[Stored items from a collection]

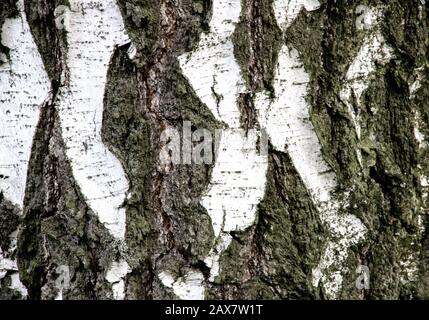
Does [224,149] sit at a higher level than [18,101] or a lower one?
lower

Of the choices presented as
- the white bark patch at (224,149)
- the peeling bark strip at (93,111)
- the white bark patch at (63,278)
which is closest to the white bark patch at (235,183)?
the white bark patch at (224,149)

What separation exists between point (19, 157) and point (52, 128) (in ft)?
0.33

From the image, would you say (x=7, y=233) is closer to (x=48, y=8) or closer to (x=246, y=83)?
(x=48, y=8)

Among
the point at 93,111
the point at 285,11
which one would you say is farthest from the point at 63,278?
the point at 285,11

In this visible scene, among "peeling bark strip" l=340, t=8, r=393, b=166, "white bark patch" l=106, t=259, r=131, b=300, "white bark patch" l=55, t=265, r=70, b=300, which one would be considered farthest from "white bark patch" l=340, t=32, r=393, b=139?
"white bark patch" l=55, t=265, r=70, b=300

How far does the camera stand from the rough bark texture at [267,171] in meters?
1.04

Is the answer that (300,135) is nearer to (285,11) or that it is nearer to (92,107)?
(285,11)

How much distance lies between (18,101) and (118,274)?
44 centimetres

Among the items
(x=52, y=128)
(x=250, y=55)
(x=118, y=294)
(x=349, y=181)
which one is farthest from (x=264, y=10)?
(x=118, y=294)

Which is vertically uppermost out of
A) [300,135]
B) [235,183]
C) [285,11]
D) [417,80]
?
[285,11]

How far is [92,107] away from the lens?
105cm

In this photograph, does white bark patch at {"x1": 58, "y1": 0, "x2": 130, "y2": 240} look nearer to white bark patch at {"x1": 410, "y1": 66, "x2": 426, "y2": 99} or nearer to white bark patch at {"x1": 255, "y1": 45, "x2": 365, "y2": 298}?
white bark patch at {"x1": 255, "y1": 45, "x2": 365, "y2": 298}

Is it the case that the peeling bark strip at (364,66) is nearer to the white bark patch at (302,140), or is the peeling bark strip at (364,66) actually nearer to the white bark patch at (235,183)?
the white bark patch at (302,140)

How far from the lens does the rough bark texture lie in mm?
==
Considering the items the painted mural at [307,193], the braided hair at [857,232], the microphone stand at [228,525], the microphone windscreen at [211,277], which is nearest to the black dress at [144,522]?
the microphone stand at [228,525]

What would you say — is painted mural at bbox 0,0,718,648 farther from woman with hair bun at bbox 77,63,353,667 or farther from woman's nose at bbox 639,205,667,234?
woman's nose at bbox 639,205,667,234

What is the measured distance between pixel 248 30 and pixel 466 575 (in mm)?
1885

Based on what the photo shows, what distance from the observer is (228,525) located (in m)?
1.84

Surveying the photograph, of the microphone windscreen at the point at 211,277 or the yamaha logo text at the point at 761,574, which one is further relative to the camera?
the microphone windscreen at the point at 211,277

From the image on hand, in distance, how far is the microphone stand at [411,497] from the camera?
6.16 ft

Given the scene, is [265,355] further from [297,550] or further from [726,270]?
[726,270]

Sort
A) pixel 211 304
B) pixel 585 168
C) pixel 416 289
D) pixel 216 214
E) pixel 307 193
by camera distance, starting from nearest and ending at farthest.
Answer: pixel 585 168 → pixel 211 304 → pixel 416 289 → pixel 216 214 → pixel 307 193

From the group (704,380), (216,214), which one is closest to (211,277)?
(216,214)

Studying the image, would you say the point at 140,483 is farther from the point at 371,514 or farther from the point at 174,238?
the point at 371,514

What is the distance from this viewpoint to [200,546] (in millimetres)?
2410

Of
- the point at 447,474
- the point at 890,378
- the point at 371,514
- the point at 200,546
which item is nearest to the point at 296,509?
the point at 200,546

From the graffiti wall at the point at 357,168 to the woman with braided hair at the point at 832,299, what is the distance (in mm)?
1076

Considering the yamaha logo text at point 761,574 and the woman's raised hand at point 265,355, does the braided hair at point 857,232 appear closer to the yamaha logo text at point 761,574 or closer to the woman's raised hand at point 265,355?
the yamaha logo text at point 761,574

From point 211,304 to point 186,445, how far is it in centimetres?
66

To be done:
Please duplicate the lines above, starting with the line containing "Which is vertically uppermost out of" and ending with the line containing "How far from", with both included.

Solution to the exercise:
Which is vertically uppermost out of
A) [300,135]
B) [235,183]
C) [285,11]
D) [417,80]
?
[285,11]

How far is [92,107] away from the lens?
105cm

In this photograph, does white bark patch at {"x1": 58, "y1": 0, "x2": 130, "y2": 240} look nearer to white bark patch at {"x1": 410, "y1": 66, "x2": 426, "y2": 99} or nearer to white bark patch at {"x1": 255, "y1": 45, "x2": 365, "y2": 298}?
white bark patch at {"x1": 255, "y1": 45, "x2": 365, "y2": 298}

Is it the case that the peeling bark strip at (364,66) is nearer to the white bark patch at (302,140), or is the peeling bark strip at (364,66) actually nearer to the white bark patch at (235,183)?
the white bark patch at (302,140)

How far from the lens does the rough bark texture lie in mm?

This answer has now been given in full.